Schweizer Jazzmuseum am definitiven Standort eröffnet
In Uster (ZH) ist am Freitag (26.05.) das neue Schweizer Jazzmuseum "swissjazzorama" feierlich eröffnet worden. Für den Betrieb des Museums zeichnet der Trägerverein "Pro Jazz Schweiz" verantwortlich.
Mit der Eröffnung des Jazzmuseums im frisch renovierten «Musik-Container» kann das «swissjazzorama» den regulären Betrieb aufnehmen.
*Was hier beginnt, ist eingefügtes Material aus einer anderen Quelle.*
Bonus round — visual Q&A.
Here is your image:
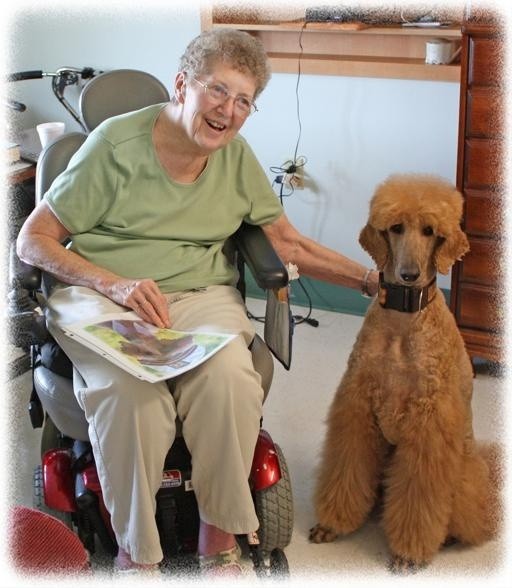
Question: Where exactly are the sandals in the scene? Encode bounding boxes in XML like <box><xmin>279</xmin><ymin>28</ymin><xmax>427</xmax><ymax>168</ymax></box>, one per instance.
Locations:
<box><xmin>197</xmin><ymin>540</ymin><xmax>242</xmax><ymax>577</ymax></box>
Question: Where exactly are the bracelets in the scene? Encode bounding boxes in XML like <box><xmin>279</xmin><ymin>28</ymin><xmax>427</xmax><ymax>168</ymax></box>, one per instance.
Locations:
<box><xmin>360</xmin><ymin>268</ymin><xmax>375</xmax><ymax>297</ymax></box>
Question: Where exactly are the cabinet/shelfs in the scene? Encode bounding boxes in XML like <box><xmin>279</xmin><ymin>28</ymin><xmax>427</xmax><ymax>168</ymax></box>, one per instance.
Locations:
<box><xmin>449</xmin><ymin>24</ymin><xmax>507</xmax><ymax>365</ymax></box>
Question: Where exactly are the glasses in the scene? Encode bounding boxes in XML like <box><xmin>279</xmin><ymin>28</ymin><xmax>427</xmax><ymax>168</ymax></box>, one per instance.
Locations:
<box><xmin>193</xmin><ymin>76</ymin><xmax>259</xmax><ymax>114</ymax></box>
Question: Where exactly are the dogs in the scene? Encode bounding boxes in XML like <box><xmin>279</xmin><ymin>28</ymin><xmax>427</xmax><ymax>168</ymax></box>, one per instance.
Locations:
<box><xmin>307</xmin><ymin>170</ymin><xmax>503</xmax><ymax>577</ymax></box>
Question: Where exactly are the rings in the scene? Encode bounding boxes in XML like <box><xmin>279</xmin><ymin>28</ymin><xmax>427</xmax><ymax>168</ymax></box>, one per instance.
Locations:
<box><xmin>139</xmin><ymin>299</ymin><xmax>149</xmax><ymax>307</ymax></box>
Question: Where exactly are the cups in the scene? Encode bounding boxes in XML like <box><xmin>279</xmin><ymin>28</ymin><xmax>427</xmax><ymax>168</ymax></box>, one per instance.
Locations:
<box><xmin>425</xmin><ymin>38</ymin><xmax>456</xmax><ymax>66</ymax></box>
<box><xmin>36</xmin><ymin>121</ymin><xmax>65</xmax><ymax>149</ymax></box>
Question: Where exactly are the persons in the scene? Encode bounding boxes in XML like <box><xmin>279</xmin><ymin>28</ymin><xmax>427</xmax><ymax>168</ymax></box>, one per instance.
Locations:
<box><xmin>16</xmin><ymin>26</ymin><xmax>379</xmax><ymax>583</ymax></box>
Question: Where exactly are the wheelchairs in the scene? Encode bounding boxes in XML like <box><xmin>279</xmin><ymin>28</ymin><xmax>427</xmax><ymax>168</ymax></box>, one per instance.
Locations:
<box><xmin>4</xmin><ymin>68</ymin><xmax>319</xmax><ymax>578</ymax></box>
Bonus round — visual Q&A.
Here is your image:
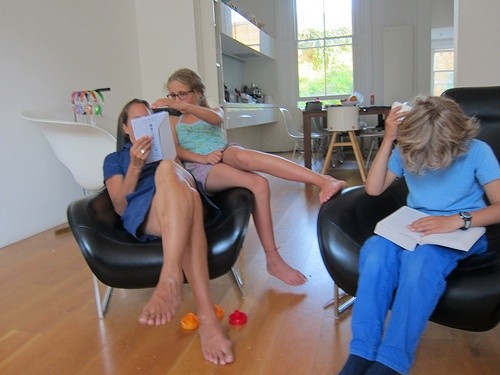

Christoph Degen, Präsident des Trägervereines «Pro Jazz Schweiz», zeigte sich am Freitag erfreut darüber, das Museum nach Jahren der Provisorien und Umzüge endlich an einem definitiven Standort zu wissen.
Die Geschichte des Schweizer Jazzmuseums geht ins Jahr 1989 zurück, als einige Sammler in Rheinfelden ein Archiv einrichteten. 1992 wurde das erste Museum in Arlesheim eröffnet, dessen Mietvertrag aber bereits 1996 gekündigt wurde. Nach kurzer Zwischenlagerung an der Jazzschule Basel zog das Archiv 1997 in ein Provisorium nach Uster.
Jazz als Erlebniswelt
Das Jazzarchiv umfasst einen stetig wachsenden Fundus mit mehreren zehntausend Dokumenten zur Geschichte des Jazz in der Schweiz: Schellackplatten und Tonbänder, LPs und CDs, aber auch Plakate und Bücher, Fotos und Videos.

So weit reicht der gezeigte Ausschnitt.